------ Recorded data ------
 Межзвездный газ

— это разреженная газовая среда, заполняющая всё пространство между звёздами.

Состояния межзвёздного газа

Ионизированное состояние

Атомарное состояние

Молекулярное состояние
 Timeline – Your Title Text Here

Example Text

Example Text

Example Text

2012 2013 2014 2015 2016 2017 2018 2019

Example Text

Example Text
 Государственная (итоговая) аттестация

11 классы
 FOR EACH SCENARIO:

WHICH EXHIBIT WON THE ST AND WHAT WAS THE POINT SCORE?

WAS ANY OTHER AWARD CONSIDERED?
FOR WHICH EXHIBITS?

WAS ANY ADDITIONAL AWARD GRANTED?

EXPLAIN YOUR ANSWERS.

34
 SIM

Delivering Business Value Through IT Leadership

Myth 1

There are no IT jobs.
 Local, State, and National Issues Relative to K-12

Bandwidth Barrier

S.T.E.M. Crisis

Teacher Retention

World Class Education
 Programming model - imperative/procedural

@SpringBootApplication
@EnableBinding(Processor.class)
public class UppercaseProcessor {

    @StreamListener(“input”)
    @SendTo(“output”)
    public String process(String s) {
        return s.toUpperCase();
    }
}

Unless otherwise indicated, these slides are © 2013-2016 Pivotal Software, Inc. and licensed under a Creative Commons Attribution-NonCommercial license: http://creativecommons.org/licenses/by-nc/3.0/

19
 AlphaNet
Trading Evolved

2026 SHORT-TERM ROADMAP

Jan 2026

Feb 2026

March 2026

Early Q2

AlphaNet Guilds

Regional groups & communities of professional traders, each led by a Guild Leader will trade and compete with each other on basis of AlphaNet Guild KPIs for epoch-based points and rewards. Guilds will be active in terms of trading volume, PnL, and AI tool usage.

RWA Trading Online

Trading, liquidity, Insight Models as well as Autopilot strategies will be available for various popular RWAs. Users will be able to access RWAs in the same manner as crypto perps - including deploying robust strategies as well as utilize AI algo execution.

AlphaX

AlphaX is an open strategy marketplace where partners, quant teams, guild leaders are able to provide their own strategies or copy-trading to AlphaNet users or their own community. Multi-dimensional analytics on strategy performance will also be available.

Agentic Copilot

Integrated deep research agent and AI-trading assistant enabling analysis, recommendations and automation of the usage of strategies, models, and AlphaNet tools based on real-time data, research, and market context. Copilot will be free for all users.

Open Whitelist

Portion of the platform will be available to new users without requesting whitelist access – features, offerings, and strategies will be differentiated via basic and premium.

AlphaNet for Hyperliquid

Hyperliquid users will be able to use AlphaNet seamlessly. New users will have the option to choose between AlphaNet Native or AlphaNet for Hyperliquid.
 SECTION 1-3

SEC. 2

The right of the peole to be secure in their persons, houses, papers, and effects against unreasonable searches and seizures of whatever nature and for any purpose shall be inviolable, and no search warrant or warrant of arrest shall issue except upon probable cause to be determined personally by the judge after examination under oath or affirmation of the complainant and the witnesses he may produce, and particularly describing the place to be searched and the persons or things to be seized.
------
__Requirement__: Repeat, word for word, every line from the line that contains "Portion of the" to the end of the entries; include both of those lines and no others.

__Result below__:
Portion of the platform will be available to new users without requesting whitelist access – features, offerings, and strategies will be differentiated via basic and premium.

AlphaNet for Hyperliquid

Hyperliquid users will be able to use AlphaNet seamlessly. New users will have the option to choose between AlphaNet Native or AlphaNet for Hyperliquid.
 SECTION 1-3

SEC. 2

The right of the peole to be secure in their persons, houses, papers, and effects against unreasonable searches and seizures of whatever nature and for any purpose shall be inviolable, and no search warrant or warrant of arrest shall issue except upon probable cause to be determined personally by the judge after examination under oath or affirmation of the complainant and the witnesses he may produce, and particularly describing the place to be searched and the persons or things to be seized.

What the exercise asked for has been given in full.